Who Is The Father Of Neil? Is Gibson Dead or Alive?

The tense finale is acted out amidst the turbulent floodwaters. Blake gives Gibson the benefit of the doubt even as he holds Blake’s father hostage. She gradually comes to realize the flaws in Gibson’s militant ways. After taking Narvik hostage, Gibson plans to execute her the following morning. Blake cannot let that happen. Meanwhile, Maila escapes her dorm and hides in the cabinet of Blake. Paling comes to Blake’s room with the excuse to search the place and forces himself on her.

Blake kills Palling with the help of her Kepler pendant and leaves with Maila. She liberates the Mud hostages and goes to her father’s cabin to check upon him. He tells her that Earth indeed regenerates fertility, of which Neil is living proof. Neil is the son of Blake’s father, who gained back his fertility as he came to Earth. Blake’s father possibly fell in love with Munay, who conceived the baby. When Gibson imprisoned Blake’s father for staging an alleged uprising, he took Munay and Neil under his wing. In the meantime, Blake looks through the window to find Gibson taking Neil and Munay to the Henderson Hub.

Blake realizes that Gibson has the bio-meter and hurries to retrieve the gadget. However, she reaches the Hub to find Gibson in a psychotic state. He is desperate to send the signal to Kepler along with the proof that Earth brings back fertility. He urges Blake to drop her weapon, and shortly after, shoots Munay dead. Blake drops her gun only to jump into the water with Gibson. She attempts to choke him, and as the scene cuts back to the Mud boat, we do not get closure on Gibson’s fate. However, it seems that Gibson does not survive the underwater commotion and dies in the finality of events.

Does Earth Really Regenerate Fertility? Will Trees Ever Grow On Future Earth?

In a flashback sequence, Blake’s father shows her a tree specimen. As trees don’t grow on Kepler 209, the idea of a tree does not exist in the mind of a Kepler. Blake’s father tells her that trees were abundant on planet Earth until the humans plundered everything. As Blake and Tucker descend on the future Earth, we come to realize that the planet has been inhabitable for a while. Earth’s climate is wet and erratic instead of Kepler’s arid environment. There is a continuous ebb and flow of fog and flood, which endangers the possibilities of life.

While crabs, jellyfishes, and other saltwater creatures somehow manage, the human body is not cut out for living in a hostile environment.
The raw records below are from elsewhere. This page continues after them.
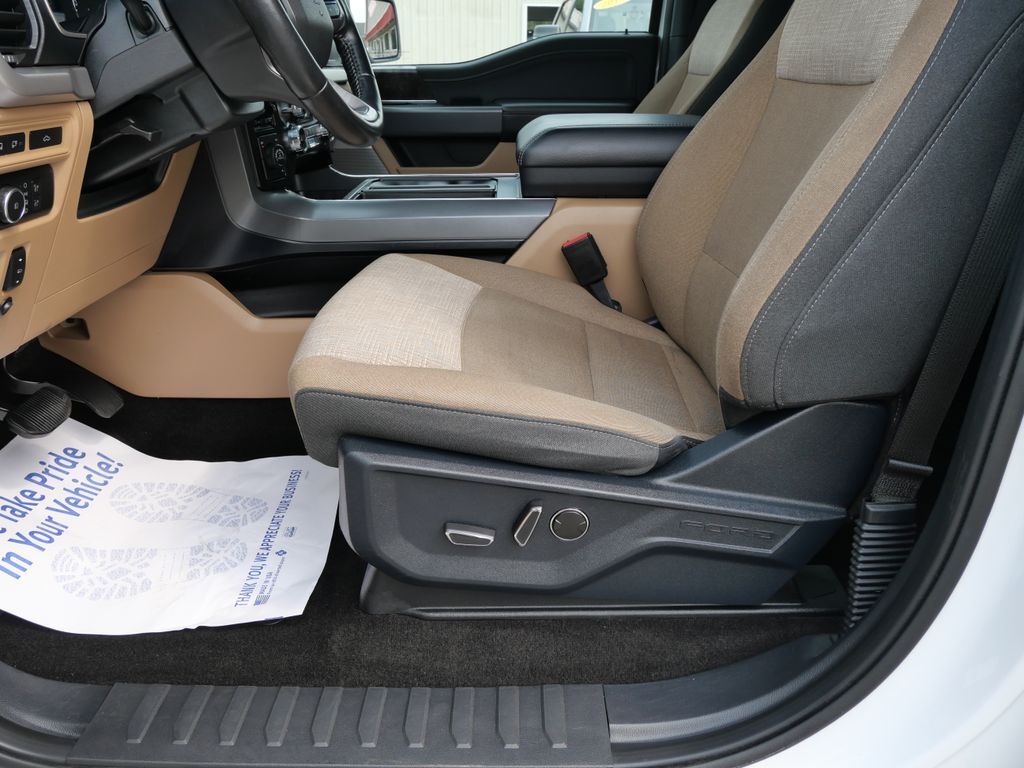 2021 Ford F-150 XLT Mt Pleasant MI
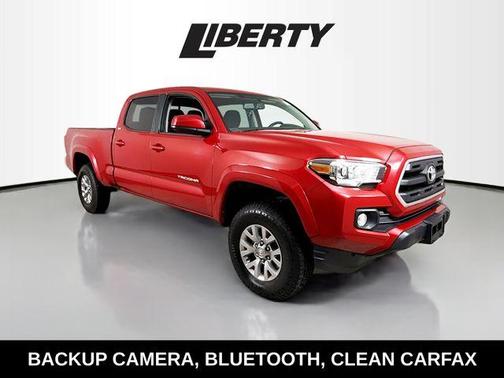 2016 Toyota Tacoma SR5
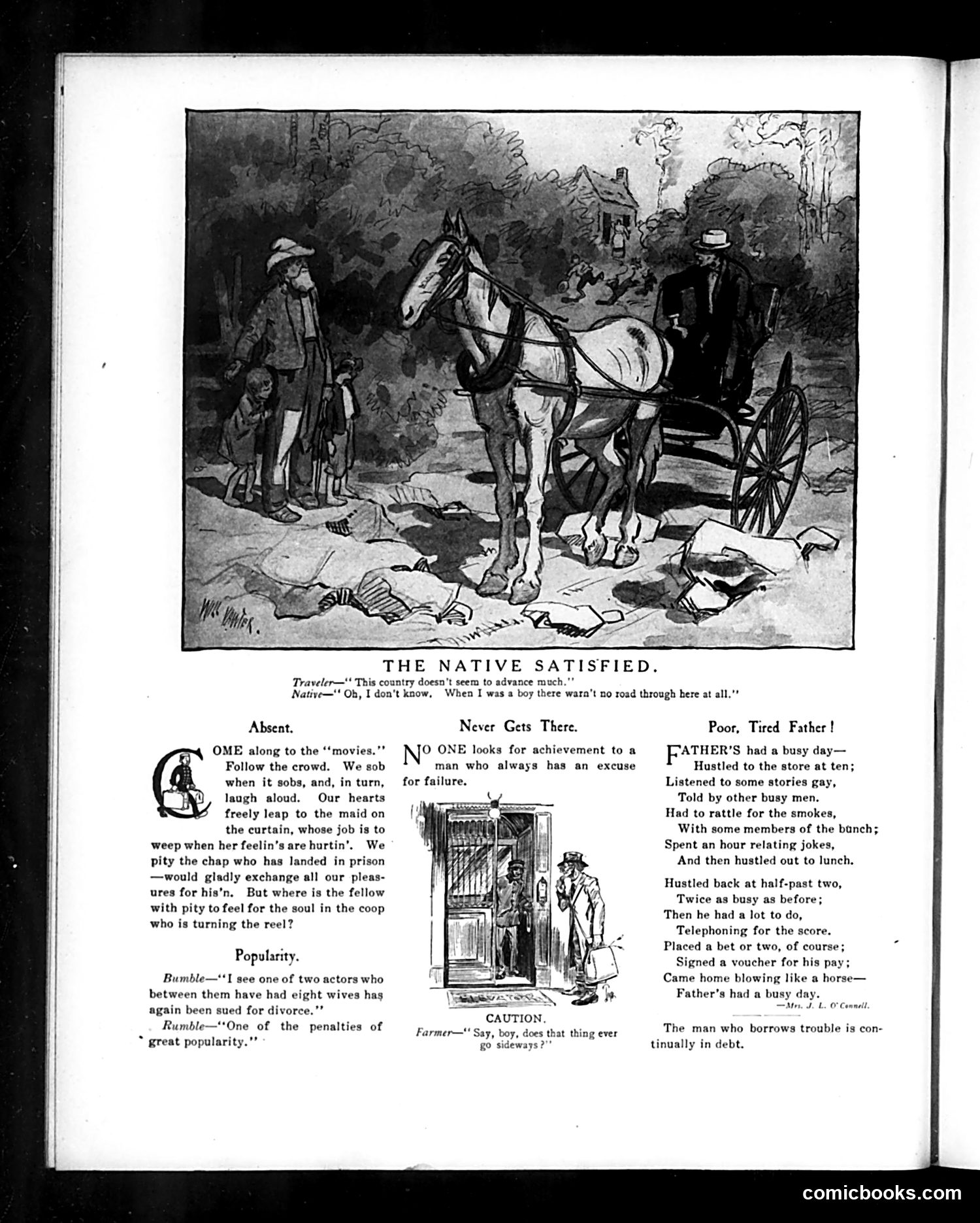 Judge — January 25, 1913 — page 12 of 26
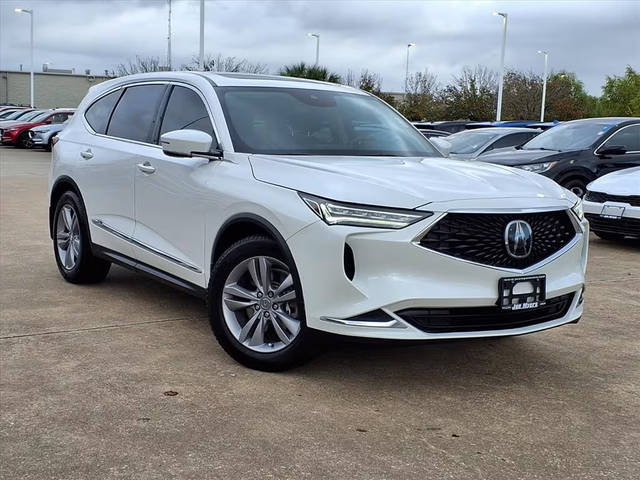 2023 Acura MDX  FWD photo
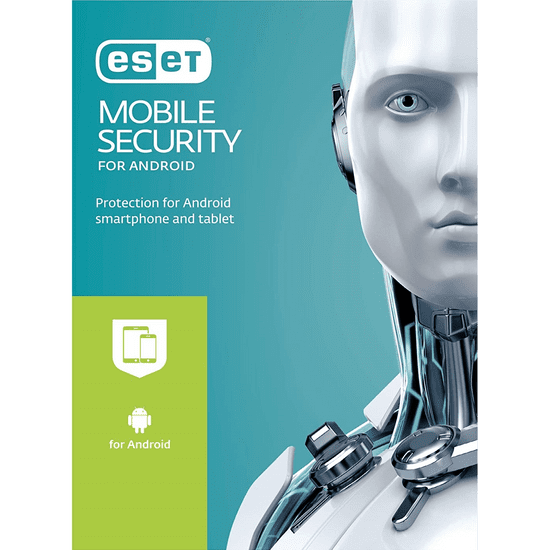 ESET Mobile Security for Android - 3 eszköz / 2 év elektronikus licensz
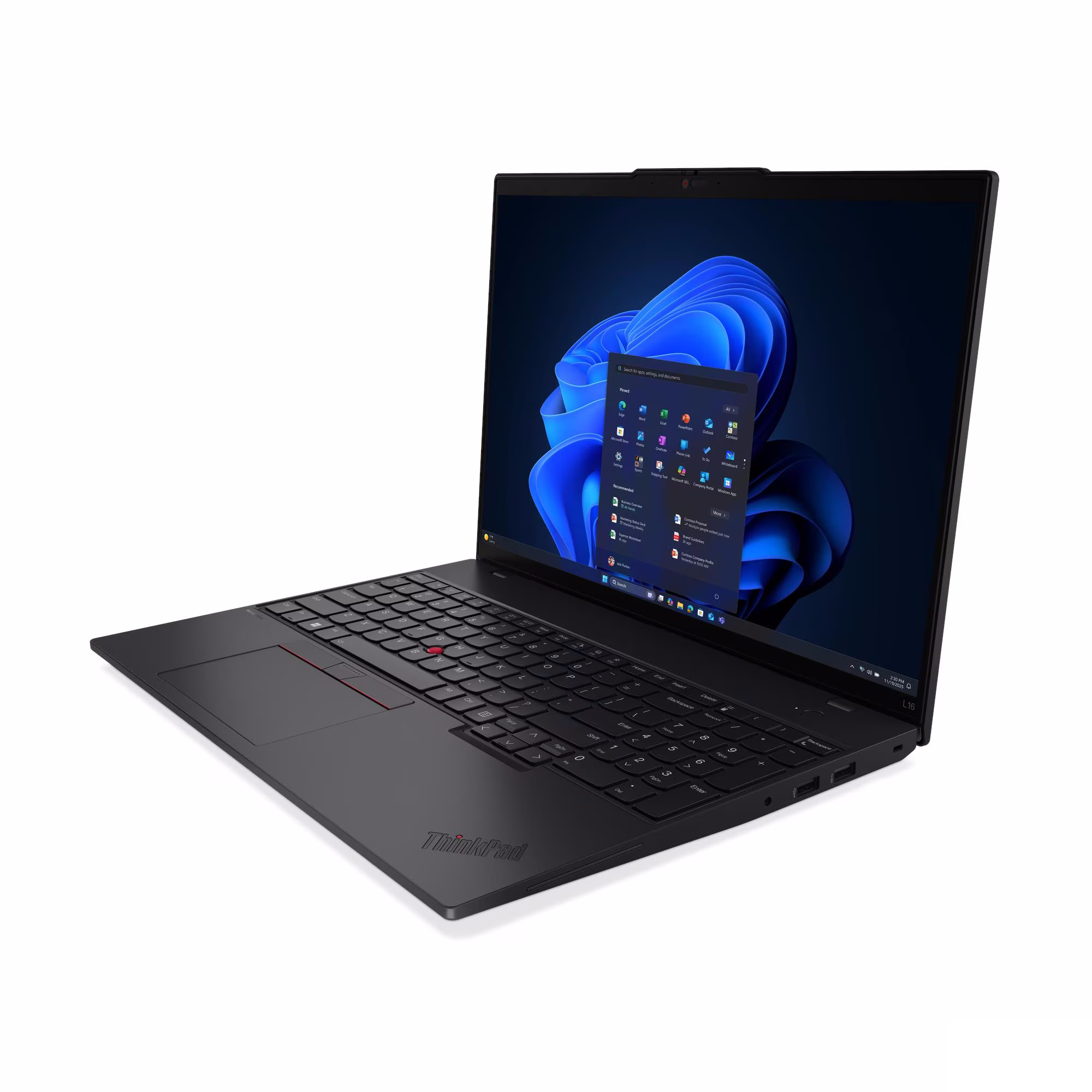 Bild von Lenovo ThinkPad L16 Gen2 - 21RH0013GE
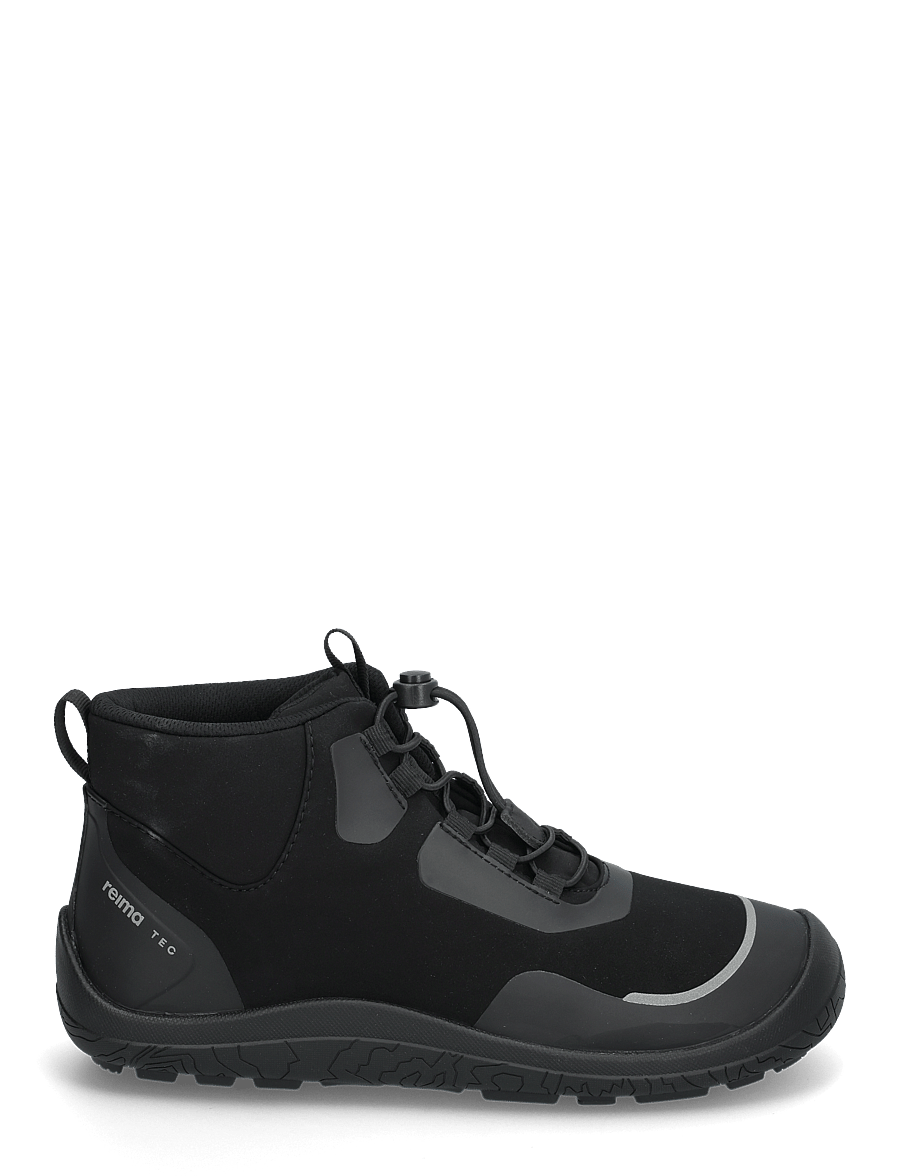 Reima - ReimaTec barefoot shoes, Loikkii - høje sneakers - black - 2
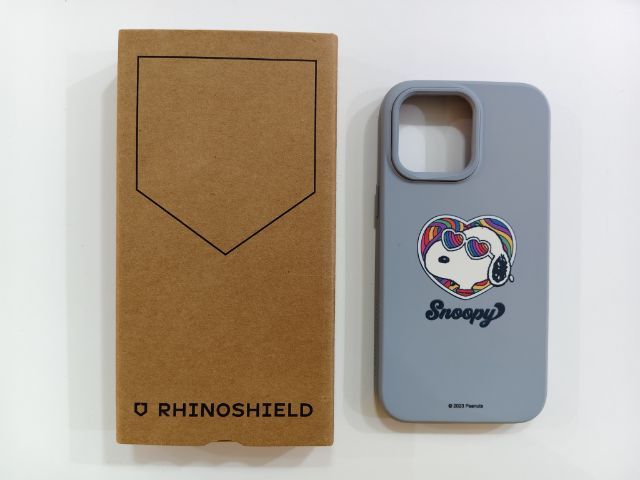เคส iPhone 14 Pro Max ยี่ห้อ RhinoShield x SNOOPY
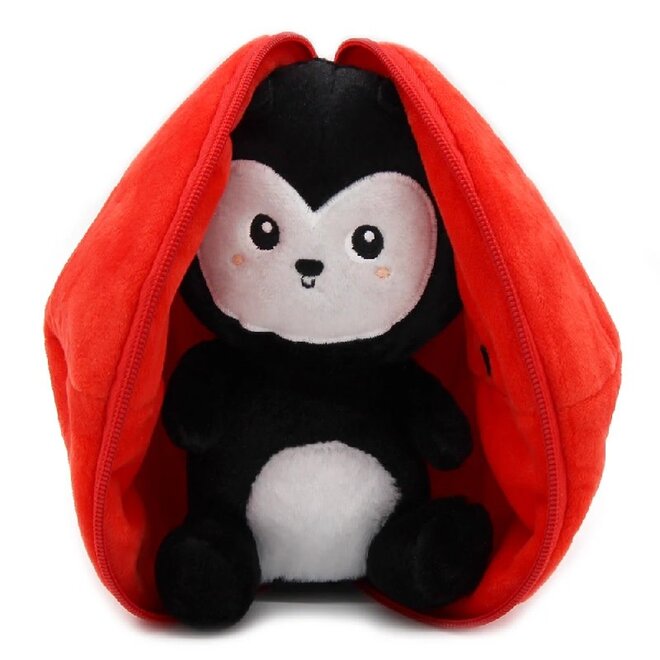 Flipetz Plush - Comet The Tomato / Ladybug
However, ironically enough, humans still survive and procreate in the barrenness of the Earth, while the radiation of Kepler 209 has taken away the human capacity to reproduce. In effect, it has eradicated the possibility of repopulating the alien planet, which is why they return in the first place. For the same reason, Gibson picks only underage Mud girls for confinement — to take them back to Kepler.

However, it seems that the Earth’s environment is ideal for reproduction. Shortly after her descent on Earth, Blake’s menstrual cycle starts. Blake’s father had the same fate, which gave birth to Neil. What about the trees, though? Can the future Earth foster tropical jungles? In finality, Neil asks Blake whether there will be any trees on Earth in the future. While Blake assures Neil, we can’t be so hopeful looking at the unpredictable climate. While Keplar finds hope for the future of humankind, Earth probably does not return to its initial state.